I’d like to take this a step further than the other excellent answers. Those all address that we have Kiddushin u’Nisuin.1 I’d like to address why.
It is, in fact, is a debate between the Rosh (Rav Asher ben Yechiel, 1250/59-1327) and the Rambam (Rav Moshe ben Maimon), whether it’s a mitzvah to get married at all. The Rosh (Kesuvos 1:12) writes that we must get married as a part of the mitzvah to have children. The Rambam (Ishus 1) writes that marriage is actually a mitzvah on its own from the Torah, and there is a further prohibition for having intimacy with a woman who you have not taken as your wife via Kiddushin, which takes effect on each and every act of intimacy.2
But whether Kiddushin is a mitzvah or part of a different one, it still begs the original question of why.
The Sefer HaChinuch (552) writes several reasons for Kiddushin:
- There should be something to formalize the marriage, that the man not come upon her as he would a harlot, with no prior interaction.
- A woman who goes through this process will be permanently aware that she is married and therefore will not come to commit adultery or rebel, but will rather respect and honor her husband, as a servant to his master. Thus their life will be peaceful, and society will be established with the Will of HaShem.3
- This is why the custom is to use a ring, something which is always present and a constant reminder, even though technically a tiny perutah may be used.
To answer your question fully, however, we must address two other obligations: not to be intimate without marriage, and to divorce with a get.
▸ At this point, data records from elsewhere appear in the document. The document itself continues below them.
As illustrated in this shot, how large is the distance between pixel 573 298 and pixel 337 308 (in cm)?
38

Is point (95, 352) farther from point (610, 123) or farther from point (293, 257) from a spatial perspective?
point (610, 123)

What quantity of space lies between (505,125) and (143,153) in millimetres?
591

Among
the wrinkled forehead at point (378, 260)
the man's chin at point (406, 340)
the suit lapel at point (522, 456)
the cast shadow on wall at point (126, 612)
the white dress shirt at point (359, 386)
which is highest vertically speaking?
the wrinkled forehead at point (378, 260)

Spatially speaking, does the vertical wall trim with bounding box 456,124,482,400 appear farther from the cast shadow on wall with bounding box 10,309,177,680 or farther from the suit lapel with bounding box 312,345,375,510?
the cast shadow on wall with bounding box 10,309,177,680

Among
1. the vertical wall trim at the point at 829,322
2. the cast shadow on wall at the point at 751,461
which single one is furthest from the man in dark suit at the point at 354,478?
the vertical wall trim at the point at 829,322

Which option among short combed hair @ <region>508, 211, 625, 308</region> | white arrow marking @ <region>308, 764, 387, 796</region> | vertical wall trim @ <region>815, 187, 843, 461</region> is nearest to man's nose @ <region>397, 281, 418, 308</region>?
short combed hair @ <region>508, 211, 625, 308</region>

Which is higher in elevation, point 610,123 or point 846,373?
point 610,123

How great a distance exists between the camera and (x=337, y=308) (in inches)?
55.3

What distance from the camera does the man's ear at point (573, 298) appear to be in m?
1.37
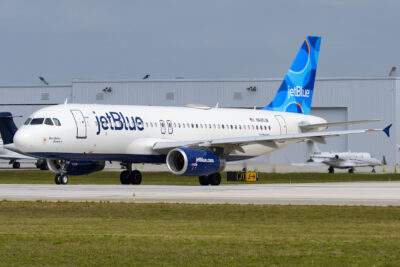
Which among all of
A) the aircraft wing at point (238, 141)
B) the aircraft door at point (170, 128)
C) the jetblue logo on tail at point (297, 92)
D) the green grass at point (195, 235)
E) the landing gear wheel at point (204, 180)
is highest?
the jetblue logo on tail at point (297, 92)

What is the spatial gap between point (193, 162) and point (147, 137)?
4.85 metres

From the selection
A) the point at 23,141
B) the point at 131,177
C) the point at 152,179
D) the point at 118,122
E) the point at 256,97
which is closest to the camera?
the point at 23,141

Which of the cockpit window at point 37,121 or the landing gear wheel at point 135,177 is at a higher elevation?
the cockpit window at point 37,121

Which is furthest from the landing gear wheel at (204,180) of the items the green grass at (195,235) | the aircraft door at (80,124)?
the green grass at (195,235)

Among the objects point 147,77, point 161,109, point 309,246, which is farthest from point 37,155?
point 147,77

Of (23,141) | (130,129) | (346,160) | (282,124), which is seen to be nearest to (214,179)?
(130,129)

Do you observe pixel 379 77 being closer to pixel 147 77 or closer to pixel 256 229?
pixel 147 77

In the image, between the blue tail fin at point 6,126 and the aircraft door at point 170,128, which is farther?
the blue tail fin at point 6,126

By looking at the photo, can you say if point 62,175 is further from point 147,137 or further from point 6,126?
point 6,126

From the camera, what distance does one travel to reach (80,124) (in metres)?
42.1

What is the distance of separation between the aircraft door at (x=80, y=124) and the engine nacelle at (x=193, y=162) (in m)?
4.58

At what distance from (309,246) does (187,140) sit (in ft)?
103

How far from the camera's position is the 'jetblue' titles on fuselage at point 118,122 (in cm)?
4306

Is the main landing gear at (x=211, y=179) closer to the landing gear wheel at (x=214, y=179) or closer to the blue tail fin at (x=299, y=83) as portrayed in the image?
the landing gear wheel at (x=214, y=179)
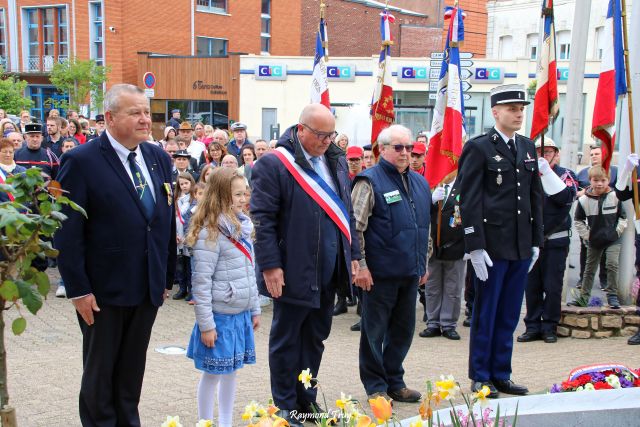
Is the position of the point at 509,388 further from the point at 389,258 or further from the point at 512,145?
the point at 512,145

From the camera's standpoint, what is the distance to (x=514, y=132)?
6.16 m

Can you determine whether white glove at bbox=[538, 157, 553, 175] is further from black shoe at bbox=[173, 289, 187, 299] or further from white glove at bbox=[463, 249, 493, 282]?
black shoe at bbox=[173, 289, 187, 299]

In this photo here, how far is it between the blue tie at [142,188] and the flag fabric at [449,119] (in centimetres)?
512

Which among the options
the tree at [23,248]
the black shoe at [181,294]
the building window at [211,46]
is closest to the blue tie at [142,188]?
the tree at [23,248]

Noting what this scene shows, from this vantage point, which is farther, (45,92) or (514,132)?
(45,92)

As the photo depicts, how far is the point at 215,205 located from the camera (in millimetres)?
5074

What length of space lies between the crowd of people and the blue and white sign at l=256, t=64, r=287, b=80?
30192 millimetres

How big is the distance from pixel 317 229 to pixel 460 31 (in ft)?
18.4

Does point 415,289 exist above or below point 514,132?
below

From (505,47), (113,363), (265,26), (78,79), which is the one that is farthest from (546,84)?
(505,47)

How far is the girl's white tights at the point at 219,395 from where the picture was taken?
16.4 feet

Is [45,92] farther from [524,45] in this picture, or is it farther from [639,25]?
[639,25]

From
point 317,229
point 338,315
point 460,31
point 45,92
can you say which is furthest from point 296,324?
point 45,92

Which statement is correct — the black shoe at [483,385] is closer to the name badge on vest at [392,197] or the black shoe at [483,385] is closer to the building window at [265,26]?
the name badge on vest at [392,197]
In respect to the former, the Chinuch (570), quoting the Rambam (Sefer HaMitzvos, Lo Sa’aseh 355) writes that if the Torah just set forth the laws of rape and seduction, one may have thought that being intimate with one outside the framework of marriage was just a monetary matter; after all, all a rapist has to do is pay the father 50 shekalim and take care of the girl, and he gets to be her husband. If it’s a monetary matter, well, it’s is up to the two parties to do whatever they want with their money. What the prohibition of pre-marital intimacy is coming to add is that it’s not just a monetary matter, but a moral and spiritual one as well; thus, the passuk states (Vayikra 19:29) that one should not “desecrate” his daughter to make her a harlot, lest the land become “lewd” and the land become “full of immorality.”
As for divorce, the Sefer HaChinuch writes (579) that since in an ideal marriage the husband and wife should work harmoniously, there must be an out if this doesn’t work. What is the alternative, that they remain married forever? Then when the wife and husband hate each other, she will go ahead and burn his property to the ground, commit adultery before his eyes - and there’s nothing he can do about it!
Why, then, must it be done with a document? Maybe he can just tell her to leave, and that will be enough. If that were the case, though, a woman could just commit adultery and claim that her husband sent her away before she committed the act, and she would be able to get away with it! (Remember that witnesses are never required on documents on a Torah level.) Further, if the husband is upset with his wife and can yell at her to divorce her, she would be divorced immediately; if he must go through the trouble of writing a document, he will have a chance to let his anger subside and to reconcile with his wife.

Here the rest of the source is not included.